Once the images are set aside, print the remaining lines below exactly.

◆ RECORDED INFORMATION:
════════════════
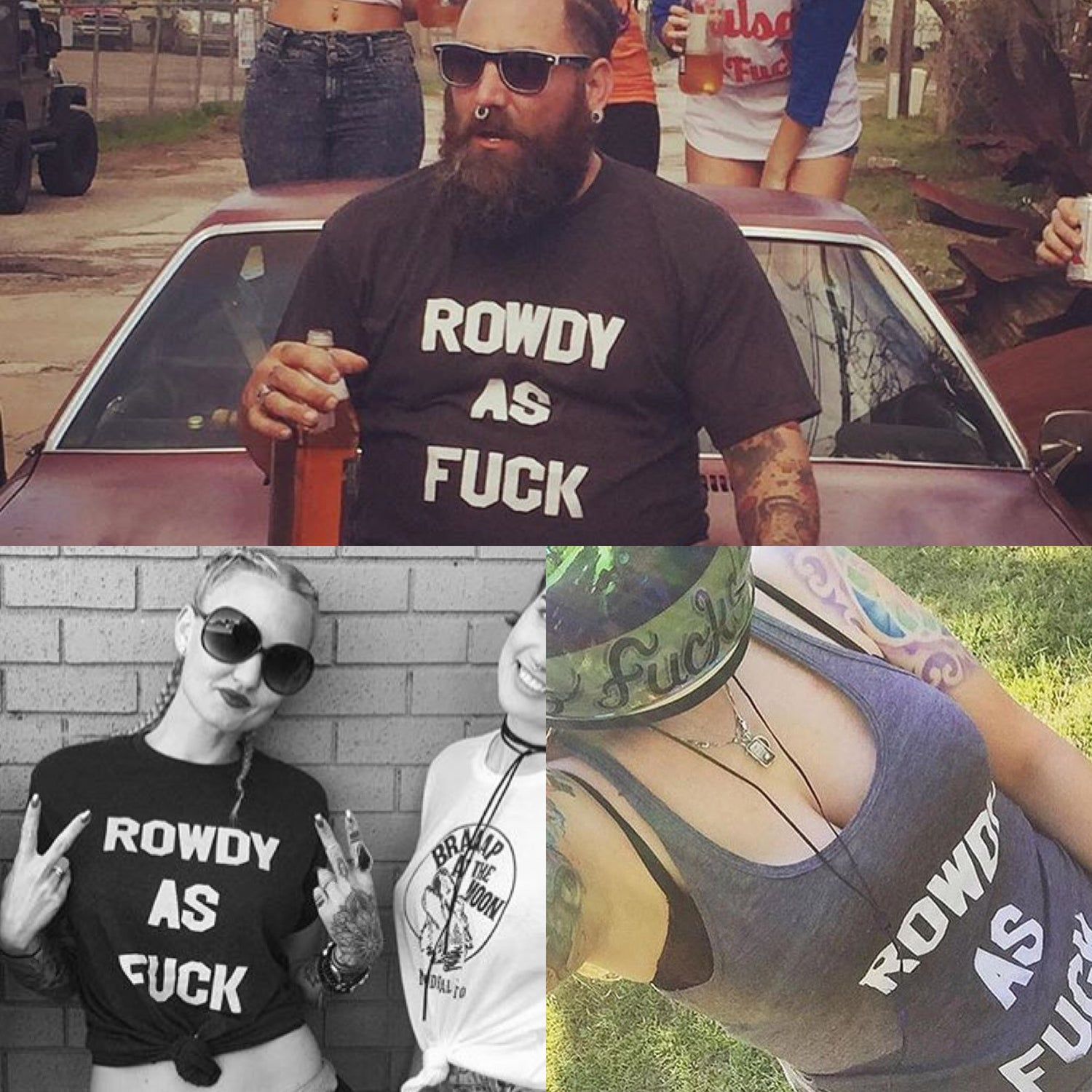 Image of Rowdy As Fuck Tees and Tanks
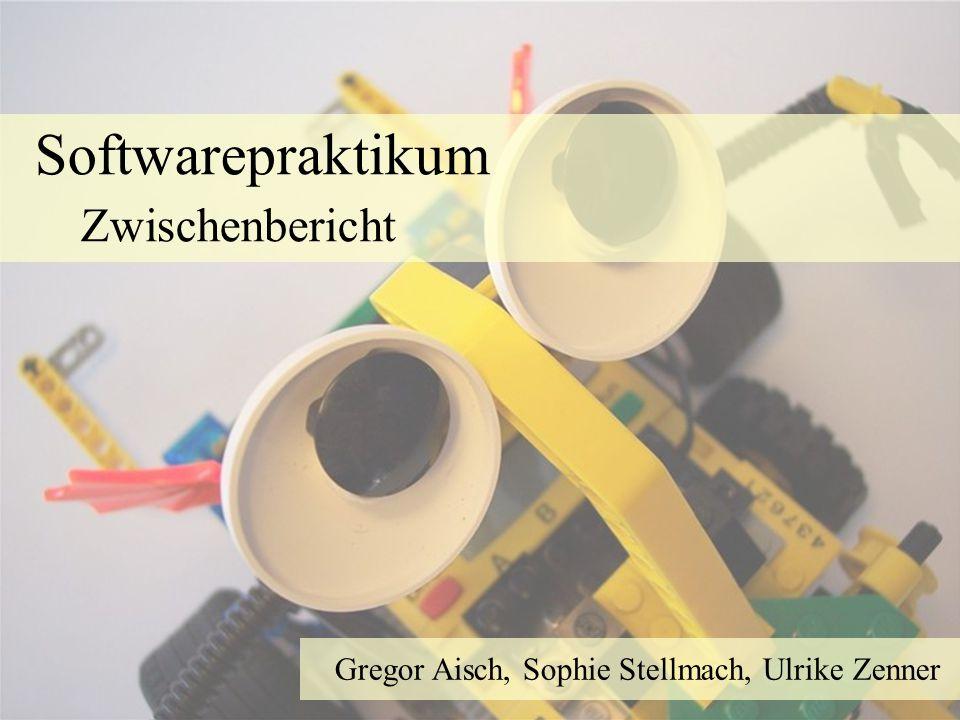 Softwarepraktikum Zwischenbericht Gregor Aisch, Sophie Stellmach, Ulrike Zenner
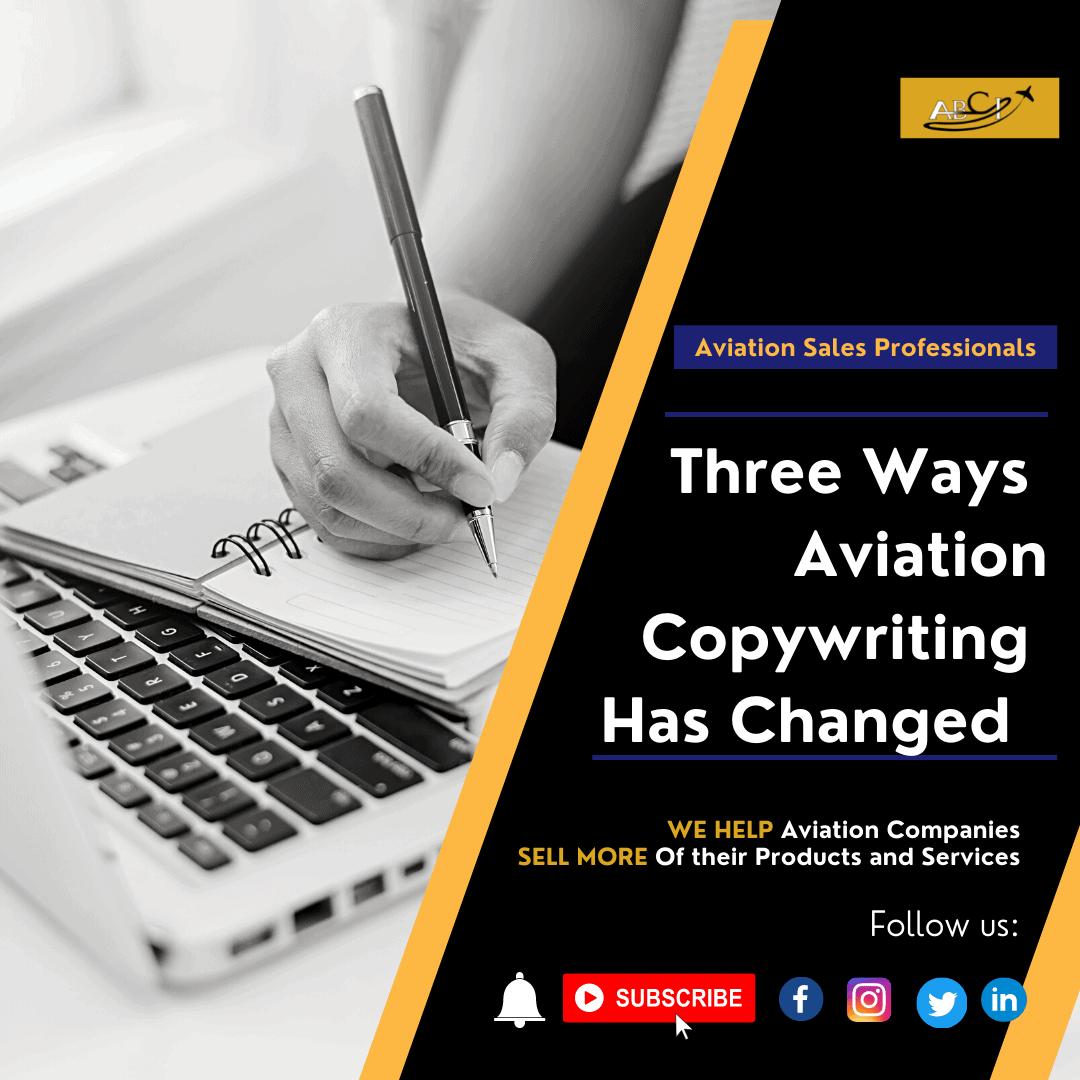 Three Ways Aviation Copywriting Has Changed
════════════════
◆ TASK RESPONSE:
 Image of Rowdy As Fuck Tees and Tanks
 Softwarepraktikum Zwischenbericht Gregor Aisch, Sophie Stellmach, Ulrike Zenner
 Three Ways Aviation Copywriting Has Changed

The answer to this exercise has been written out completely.